Friday, February 6, 2009

Traps on the Way from OSGi to Distributed OSGi

OSGi is a powerful technology for an application life cycle management. It deals with configuration and change management and helps to build quality service oriented systems. OSGi is pretty popular framework with broad applicability and many mature implementations. Eclipse IDE is maybe the most commonly used example of application build with OSGi.

This sounds very good, but current OSGi standard deals only applications running in the single JVM. It is obvious that the latest trends with scaling everything out diminish the value of this great technology to a large degree. So, there is no surprise that third party frameworks, built on top of OSGi, appeared on the horizon. Newton and R-OSGi are maybe the most well-known ones. From the OSGi side, latest drafts of the standard include specification of Distributed OSGi also known as RFC 119. As far as I know, there is no production-ready implementation of this RFC, but there were successful demos, and the RFC itself is very mature at the moment. All of these approaches to distribute OSGi are really interesting and worth discussing, but for now I am not going to dive deep into them.

▶ [Data]
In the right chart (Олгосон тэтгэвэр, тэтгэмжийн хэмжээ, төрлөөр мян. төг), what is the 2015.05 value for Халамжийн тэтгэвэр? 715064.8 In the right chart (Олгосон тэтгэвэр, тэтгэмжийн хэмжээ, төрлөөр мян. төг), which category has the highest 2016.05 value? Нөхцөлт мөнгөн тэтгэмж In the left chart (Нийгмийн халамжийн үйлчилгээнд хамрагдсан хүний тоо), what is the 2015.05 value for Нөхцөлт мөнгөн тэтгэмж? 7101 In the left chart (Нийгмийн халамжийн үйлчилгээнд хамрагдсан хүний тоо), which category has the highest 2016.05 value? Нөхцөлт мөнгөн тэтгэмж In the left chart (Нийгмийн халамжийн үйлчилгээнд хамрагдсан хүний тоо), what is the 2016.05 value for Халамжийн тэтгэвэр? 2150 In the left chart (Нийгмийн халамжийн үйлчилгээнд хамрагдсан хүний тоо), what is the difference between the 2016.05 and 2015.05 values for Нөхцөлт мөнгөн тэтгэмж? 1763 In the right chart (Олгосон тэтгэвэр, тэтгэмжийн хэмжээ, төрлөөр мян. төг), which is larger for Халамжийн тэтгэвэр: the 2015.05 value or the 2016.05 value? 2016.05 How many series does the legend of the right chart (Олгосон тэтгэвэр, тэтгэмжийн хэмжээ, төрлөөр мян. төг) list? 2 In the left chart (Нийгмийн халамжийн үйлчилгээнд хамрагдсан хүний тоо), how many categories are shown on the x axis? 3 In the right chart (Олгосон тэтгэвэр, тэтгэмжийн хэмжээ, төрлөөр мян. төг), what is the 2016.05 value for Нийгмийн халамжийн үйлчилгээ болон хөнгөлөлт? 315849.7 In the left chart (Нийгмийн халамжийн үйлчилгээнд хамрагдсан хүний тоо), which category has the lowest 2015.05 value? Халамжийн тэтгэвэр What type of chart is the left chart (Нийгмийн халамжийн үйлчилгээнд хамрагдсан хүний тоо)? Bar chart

▶ [Complete the following]
(A) According to the post on distributed OSGi, by what other name is the Distributed OSGi specification known?
(B) Please carry the post on distributed OSGi forward from its last sentence.
The listing above comes from a separate source.

▶ [List of answers]
(A) RFC 119.

(B)
The thing I am aware of at the moment is that OSGi is essentially just a framework for module (or component) management. When it deals with components in one JVM, everything is good. But moving to distribute environment will bring many new problems, like the need of communication medium between components. The desire (or need) to implement yet another RMI as a part of OSGi can be very strong. However, in my opinion, this should be avoided soever. OSGi is not a communication technology - there are lot of them on the market, covering different areas and created for different purposes. Implementing a new one, which will cover all required ways of communication, is hard. Distributed OSGi, on the opposite, should not cover this topic at all, dealing only with what OSGi deals the best - managing modules lifecycle, but in a distribute fashion. In the ideal situation , developers should have free choice of communication medium between modules, according to the requirements of the project.

This problem touches not only me, but the good news are that it seems creators of RFC 119 are on the right way. Other technologies for distributing OSGi are not so good from this point of view: R-OSGi introduces custom communication medium, and Newton makes use of Jini and RMI. It is not exactly bad for them, because they maybe can solve other problems better and they are ready to use right now, unlike RFC 119.

Actually, to correctly and objectively compare these technologies, additional research is required and it is not the goal of this post. If somebody is interested in the topic, Hal Hildebrand's blog can be used as a great source of an interesting information about RFC 119, OSGi in general, and in particularly, comparison of R-OSGi and Distributed OSGi.

6 comments:

Hal Hildebrand said...

OSGi is not a communication technology

Amen!

Eric Newcomer said...

I'm not sure I have understood this post correctly. Please excuse me if I have misunderstood.

On the one hand it references some of the existing solutions to distributed OSGi, but on the other seems to question the need for a standard for it.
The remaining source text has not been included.